--- WRITTEN INSTRUCTION 1 ---
Copy the passage on Gandhi and Lenin from "Back in the" up to and including "and end injustice.".

--- SOURCE TEXT ---
I recently came across a book with the intriguing title, Lenin and Gandhi. Its author was the Austrian writer, René Fülöp-Miller. The book was published originally in French; what I read was the English translation, published in 1927.

Back in the 1920s, a book-length comparison between Gandhi and Lenin made eminent sense. The two men were near contemporaries, who entered this world within six months of one another. Both were born middle-class, both driven by a passionate desire to emancipate the poor and end injustice.

However, there were also key differences. Lenin was savagely polemical in his writings, whereas Gandhi exuded civility in public and in private. A related, yet much more important, distinction was that one worshipped at the altar of violence, whereas the other was devoted to the practice of non-violence.

So far as I know, the first writer to compare Gandhi and Lenin in print was the Bombay radical, Shripad Amrit Dange. In April 1921, Dange published a tract, 60 pages long, carrying the straightforward title, Gandhi vs Lenin. As a communist himself, Dange preferred Leninism to Gandhism but – perhaps because he had observed Gandhi in the flesh – retained a residual sympathy for his compatriot.

He thus observed that ”the complete realisation of the theories of both the systems in practical life is an impossibility. Gandhism suffers from too much an unwarranted faith in the natural goodness of human nature, while Bolshevism suffers from too much neglect of human interests and sentiments.”

--- AVAILABLE DATA ---
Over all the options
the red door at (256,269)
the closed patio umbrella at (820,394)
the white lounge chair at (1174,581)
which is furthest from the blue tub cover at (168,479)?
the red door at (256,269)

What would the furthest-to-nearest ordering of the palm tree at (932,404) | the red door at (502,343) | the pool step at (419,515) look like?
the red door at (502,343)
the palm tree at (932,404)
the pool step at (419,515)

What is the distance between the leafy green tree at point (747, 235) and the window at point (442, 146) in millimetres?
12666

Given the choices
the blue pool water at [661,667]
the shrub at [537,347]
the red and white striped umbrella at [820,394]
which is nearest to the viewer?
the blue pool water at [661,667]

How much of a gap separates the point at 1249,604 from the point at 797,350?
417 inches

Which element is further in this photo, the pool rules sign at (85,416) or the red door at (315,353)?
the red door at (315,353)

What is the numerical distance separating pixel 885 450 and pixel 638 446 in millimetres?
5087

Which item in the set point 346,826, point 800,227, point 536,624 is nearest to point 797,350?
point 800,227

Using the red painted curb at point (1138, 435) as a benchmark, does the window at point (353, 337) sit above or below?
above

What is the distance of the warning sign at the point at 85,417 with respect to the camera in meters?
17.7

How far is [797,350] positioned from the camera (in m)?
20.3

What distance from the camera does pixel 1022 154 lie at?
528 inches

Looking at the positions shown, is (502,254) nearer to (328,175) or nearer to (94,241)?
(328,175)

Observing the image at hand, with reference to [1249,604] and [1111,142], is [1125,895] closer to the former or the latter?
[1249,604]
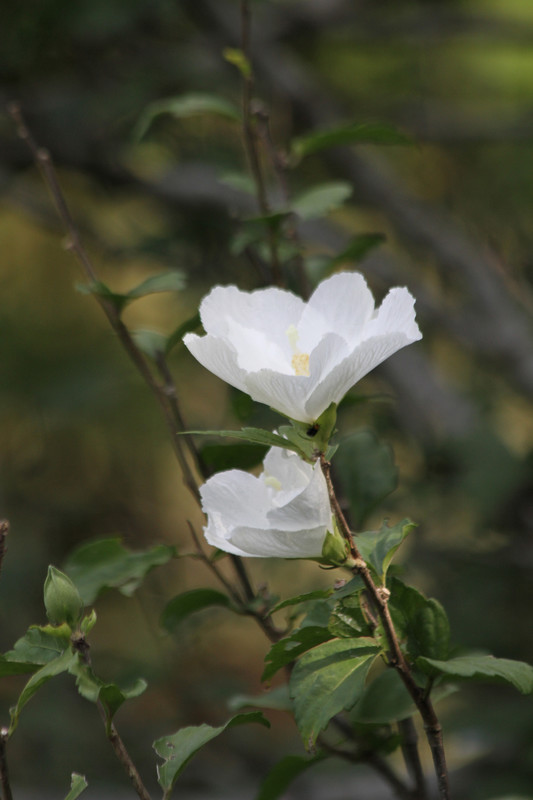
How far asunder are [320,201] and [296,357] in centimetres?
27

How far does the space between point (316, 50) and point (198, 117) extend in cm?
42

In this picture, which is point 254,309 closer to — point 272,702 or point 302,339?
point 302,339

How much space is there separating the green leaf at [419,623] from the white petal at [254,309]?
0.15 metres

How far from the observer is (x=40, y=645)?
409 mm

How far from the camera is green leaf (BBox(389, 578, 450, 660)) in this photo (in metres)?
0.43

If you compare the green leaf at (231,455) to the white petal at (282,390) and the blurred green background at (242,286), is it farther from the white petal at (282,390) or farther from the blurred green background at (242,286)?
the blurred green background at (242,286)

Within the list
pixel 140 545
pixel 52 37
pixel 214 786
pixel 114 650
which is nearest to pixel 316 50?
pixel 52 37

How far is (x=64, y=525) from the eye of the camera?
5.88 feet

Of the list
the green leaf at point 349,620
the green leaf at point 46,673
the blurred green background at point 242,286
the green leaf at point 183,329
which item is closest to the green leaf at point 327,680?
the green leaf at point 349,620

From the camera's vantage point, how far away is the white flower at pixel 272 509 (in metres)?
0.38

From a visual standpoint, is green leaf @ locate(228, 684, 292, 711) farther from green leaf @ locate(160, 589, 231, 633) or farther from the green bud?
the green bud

* * *

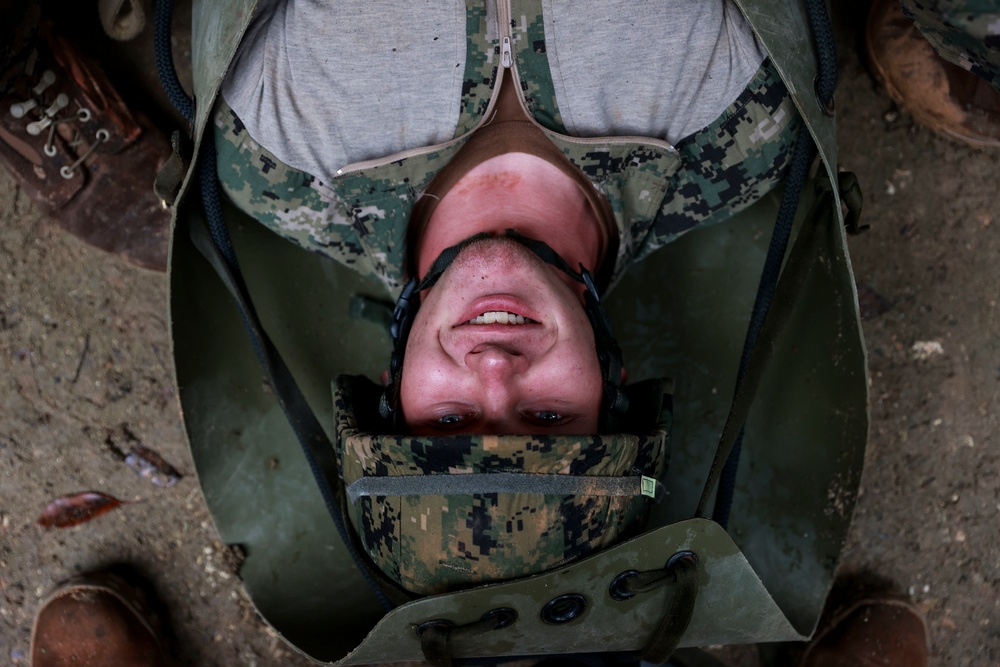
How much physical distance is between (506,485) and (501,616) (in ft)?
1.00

---

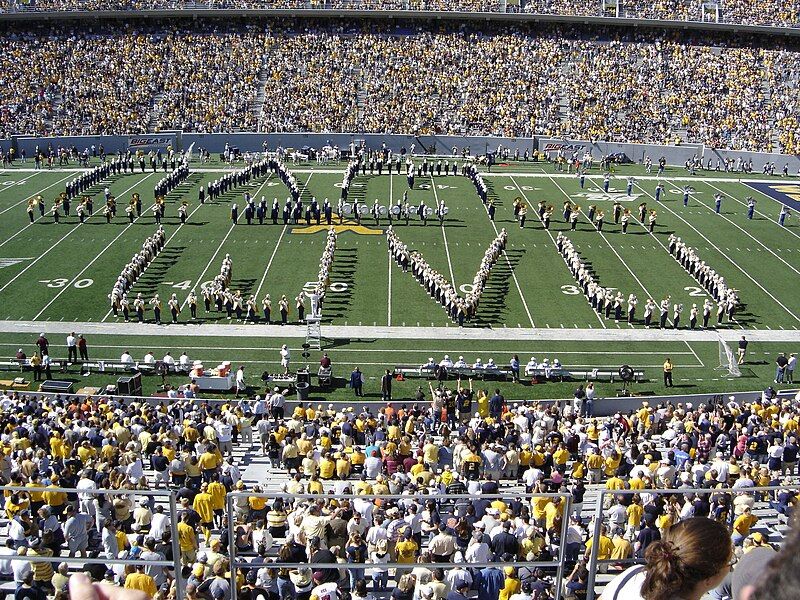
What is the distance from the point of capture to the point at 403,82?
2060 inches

--- WRITTEN INSTRUCTION 2 ---
State how many lines of the records contain the string "does", treating case as significant. Give only the number.

--- WRITTEN ANSWER 1 ---
Back in the 1920s, a book-length comparison between Gandhi and Lenin made eminent sense. The two men were near contemporaries, who entered this world within six months of one another. Both were born middle-class, both driven by a passionate desire to emancipate the poor and end injustice.

--- WRITTEN ANSWER 2 ---
3